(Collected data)
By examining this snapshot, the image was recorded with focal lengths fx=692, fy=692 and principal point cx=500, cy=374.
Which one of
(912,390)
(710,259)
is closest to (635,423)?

● EXERCISE BRIEF
Copy the items above line for line, changing nothing.

● RESULT OF THE EXERCISE
By examining this snapshot, the image was recorded with focal lengths fx=692, fy=692 and principal point cx=500, cy=374.
Which one of
(912,390)
(710,259)
is closest to (635,423)?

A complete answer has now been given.